_Alıştırma seti_:
- 1) Psikiyatrik bozukluklar metninde "Yöntemler: Bu araştırmada" ifadesinden "anketi ile değerlendirilmiştir." ifadesine kadar olan kısmı, "doğusunda" yerine "batısında" koyarak yeniden yaz.
- 2) Psikiyatrik bozukluklar metnine göre şu soruları cevapla:
(a) Psikiyatrik bozuklukların kimlerin yaşamları üzerinde olumsuz etkileri olduğu belirtiliyor?
(b) Değerlendirme nerede yapıldı?
(c) Kaç bipolar kadın hasta değerlendirildi?
- 3) Psikiyatrik bozukluklar metninde değerlendirilen bütün katılımcı gruplarını kişi sayılarıyla birlikte sırala.

_Gösterilen metin_:
<<<<

Amaç: Psikiyatrik bozukluklar yaşam kalitesini etkileyen önemli faktörlerdir: istihdam
oranları, kişiler arası ve aile içi iletişim, evlilik, çocuk doğurma, ebeveyn becerileri ve farklı
şekillerde birçok diğer sosyal-bilişsel alanlar. Şizofreni, bipolar duygusal bozukluk ve
depresif bozukluk gibi psikiyatrik bozuklukların kadınların yaşamları üzerinde olumsuz
etkileri vardır. Bu araştırmada bu ruhsal hastalıklarla kadınların yaşamlarındaki
sorumlulukları arasında karşılaştırma yapılmıştır.
Yöntemler: Bu araştırmada Türkiye’nin doğusunda bulunan bir üniversite hastanesinde 61
şizofren, 35 bipolar ve 40 unipolar kadın hasta ve 60 sağlıklı kontrol bireyi SCID- I, aile
ortam ölçeği ve kişisel bilgi anketi ile değerlendirilmiştir.

>>>>

_Veriler_:
<<<<

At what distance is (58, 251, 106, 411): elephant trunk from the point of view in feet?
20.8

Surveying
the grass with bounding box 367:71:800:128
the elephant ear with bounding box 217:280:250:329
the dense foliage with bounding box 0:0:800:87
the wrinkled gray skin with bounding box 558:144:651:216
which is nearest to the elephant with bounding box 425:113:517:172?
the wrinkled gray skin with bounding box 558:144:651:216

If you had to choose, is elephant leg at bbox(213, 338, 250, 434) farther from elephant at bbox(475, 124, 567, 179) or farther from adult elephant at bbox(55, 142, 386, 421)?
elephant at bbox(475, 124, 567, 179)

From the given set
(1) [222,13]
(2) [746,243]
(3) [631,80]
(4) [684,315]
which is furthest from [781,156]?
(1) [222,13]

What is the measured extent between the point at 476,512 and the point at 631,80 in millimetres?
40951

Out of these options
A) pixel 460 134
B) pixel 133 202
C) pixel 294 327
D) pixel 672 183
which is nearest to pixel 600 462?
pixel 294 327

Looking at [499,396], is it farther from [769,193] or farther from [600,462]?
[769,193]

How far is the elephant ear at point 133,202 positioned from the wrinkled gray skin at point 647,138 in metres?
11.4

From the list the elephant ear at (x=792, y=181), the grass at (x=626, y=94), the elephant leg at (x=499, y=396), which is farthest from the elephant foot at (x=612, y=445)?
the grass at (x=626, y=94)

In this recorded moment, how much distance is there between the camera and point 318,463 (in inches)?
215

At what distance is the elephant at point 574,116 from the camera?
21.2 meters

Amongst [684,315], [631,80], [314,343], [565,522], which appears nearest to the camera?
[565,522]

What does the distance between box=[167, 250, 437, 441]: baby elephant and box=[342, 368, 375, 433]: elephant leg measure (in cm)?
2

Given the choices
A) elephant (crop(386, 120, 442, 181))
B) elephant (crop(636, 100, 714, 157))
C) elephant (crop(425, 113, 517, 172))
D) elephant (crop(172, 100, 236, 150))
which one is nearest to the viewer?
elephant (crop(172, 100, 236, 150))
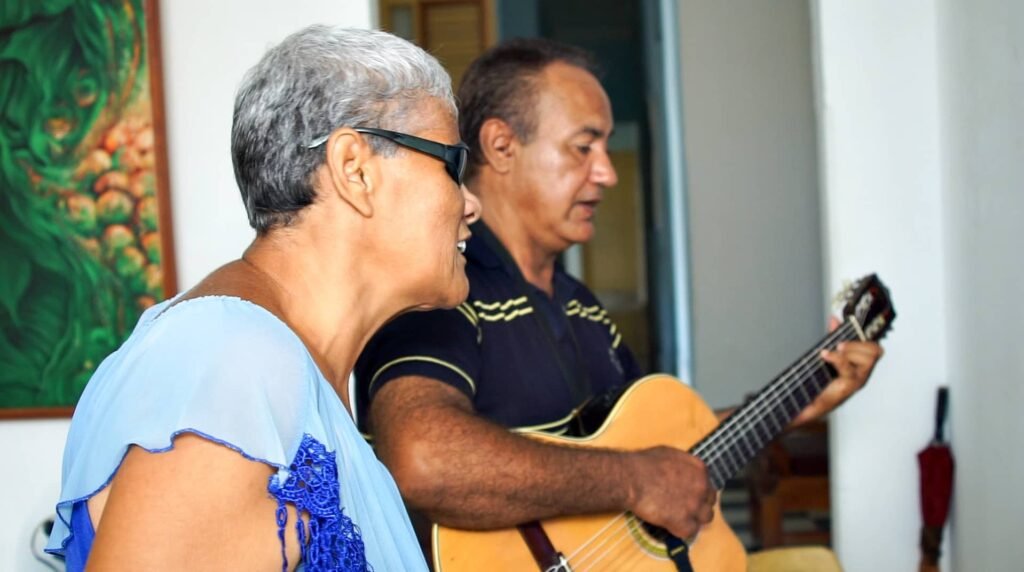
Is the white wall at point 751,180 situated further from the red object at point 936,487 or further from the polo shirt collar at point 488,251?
the polo shirt collar at point 488,251

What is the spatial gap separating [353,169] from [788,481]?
2721mm

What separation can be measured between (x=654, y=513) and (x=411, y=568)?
0.71m

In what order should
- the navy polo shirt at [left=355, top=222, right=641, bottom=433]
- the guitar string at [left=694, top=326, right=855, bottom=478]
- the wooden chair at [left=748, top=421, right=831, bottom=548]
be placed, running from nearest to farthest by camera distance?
the navy polo shirt at [left=355, top=222, right=641, bottom=433], the guitar string at [left=694, top=326, right=855, bottom=478], the wooden chair at [left=748, top=421, right=831, bottom=548]

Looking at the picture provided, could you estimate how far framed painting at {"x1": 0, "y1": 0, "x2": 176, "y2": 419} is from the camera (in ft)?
8.22

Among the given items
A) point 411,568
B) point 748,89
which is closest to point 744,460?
point 411,568

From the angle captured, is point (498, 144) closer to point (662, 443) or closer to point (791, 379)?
point (662, 443)

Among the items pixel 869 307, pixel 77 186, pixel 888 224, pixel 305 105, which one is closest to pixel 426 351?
pixel 305 105

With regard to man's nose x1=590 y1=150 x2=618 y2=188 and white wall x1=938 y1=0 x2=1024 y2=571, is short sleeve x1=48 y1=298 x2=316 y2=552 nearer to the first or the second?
man's nose x1=590 y1=150 x2=618 y2=188

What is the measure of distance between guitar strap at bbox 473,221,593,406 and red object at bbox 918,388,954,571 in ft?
3.52

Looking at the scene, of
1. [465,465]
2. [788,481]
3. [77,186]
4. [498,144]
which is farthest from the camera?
[788,481]

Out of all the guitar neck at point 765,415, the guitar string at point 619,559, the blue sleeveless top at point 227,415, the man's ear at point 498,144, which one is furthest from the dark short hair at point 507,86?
the blue sleeveless top at point 227,415

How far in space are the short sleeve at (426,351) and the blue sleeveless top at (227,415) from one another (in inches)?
21.7

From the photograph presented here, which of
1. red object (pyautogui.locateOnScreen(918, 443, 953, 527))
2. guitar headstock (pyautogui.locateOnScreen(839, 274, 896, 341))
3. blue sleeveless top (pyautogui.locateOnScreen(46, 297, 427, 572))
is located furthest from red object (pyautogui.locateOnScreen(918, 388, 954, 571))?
blue sleeveless top (pyautogui.locateOnScreen(46, 297, 427, 572))

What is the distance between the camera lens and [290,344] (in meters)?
1.07
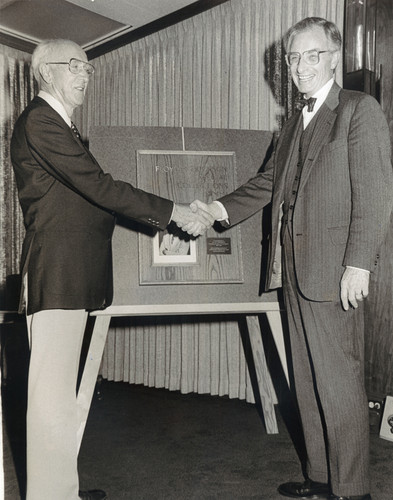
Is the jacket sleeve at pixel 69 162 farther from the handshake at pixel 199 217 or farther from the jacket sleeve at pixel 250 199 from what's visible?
the jacket sleeve at pixel 250 199

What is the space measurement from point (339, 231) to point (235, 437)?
1363mm

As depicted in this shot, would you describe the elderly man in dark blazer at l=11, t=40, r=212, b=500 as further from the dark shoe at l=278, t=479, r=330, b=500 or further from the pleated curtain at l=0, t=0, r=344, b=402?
the pleated curtain at l=0, t=0, r=344, b=402

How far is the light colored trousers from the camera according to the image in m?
1.70

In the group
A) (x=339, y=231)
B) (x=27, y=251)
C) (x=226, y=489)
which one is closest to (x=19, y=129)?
(x=27, y=251)

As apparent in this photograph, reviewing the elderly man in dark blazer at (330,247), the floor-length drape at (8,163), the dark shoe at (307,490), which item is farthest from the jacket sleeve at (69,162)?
the floor-length drape at (8,163)

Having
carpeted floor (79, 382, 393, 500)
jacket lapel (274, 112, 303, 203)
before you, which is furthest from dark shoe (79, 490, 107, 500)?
jacket lapel (274, 112, 303, 203)

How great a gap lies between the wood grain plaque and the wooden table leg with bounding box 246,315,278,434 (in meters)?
0.43

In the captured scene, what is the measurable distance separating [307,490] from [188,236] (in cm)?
115

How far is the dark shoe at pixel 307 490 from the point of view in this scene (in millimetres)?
1902

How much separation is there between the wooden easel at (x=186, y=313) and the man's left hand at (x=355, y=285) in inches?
27.2

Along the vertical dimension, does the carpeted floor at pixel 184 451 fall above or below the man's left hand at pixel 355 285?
below

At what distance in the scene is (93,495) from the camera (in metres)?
1.93

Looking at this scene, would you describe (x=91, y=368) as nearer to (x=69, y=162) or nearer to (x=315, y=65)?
(x=69, y=162)

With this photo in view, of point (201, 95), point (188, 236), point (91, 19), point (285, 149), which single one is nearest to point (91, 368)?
point (188, 236)
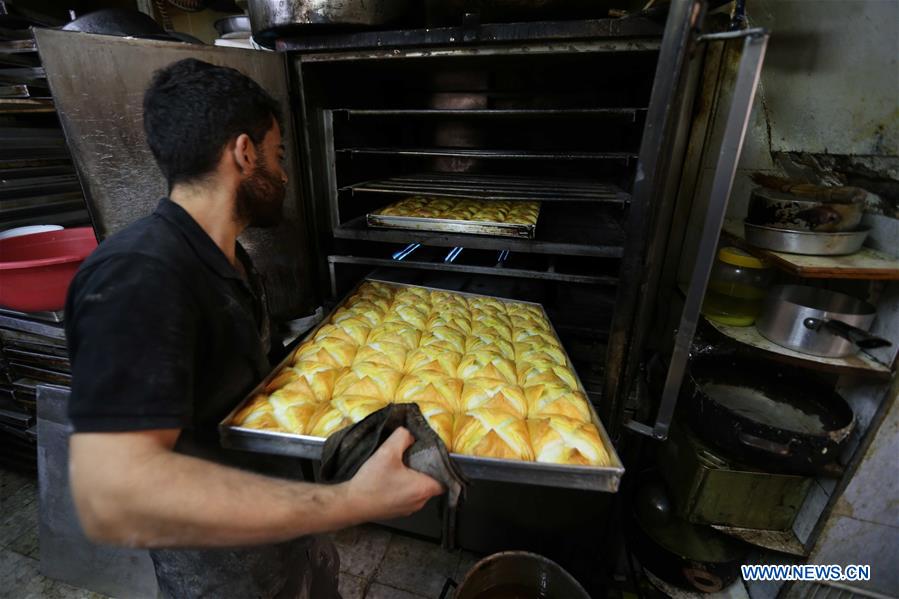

>>>>

_Numaralı cevaplar_:
- 1)
Yöntemler: Bu araştırmada Türkiye’nin batısında bulunan bir üniversite hastanesinde 61
şizofren, 35 bipolar ve 40 unipolar kadın hasta ve 60 sağlıklı kontrol bireyi SCID- I, aile
ortam ölçeği ve kişisel bilgi anketi ile değerlendirilmiştir.

- 2)
(a) Kadınların.
(b) Türkiye'nin doğusunda bulunan bir üniversite hastanesinde.
(c) 35.

- 3)
61 şizofren kadın hasta
35 bipolar kadın hasta
40 unipolar kadın hasta
60 sağlıklı kontrol bireyi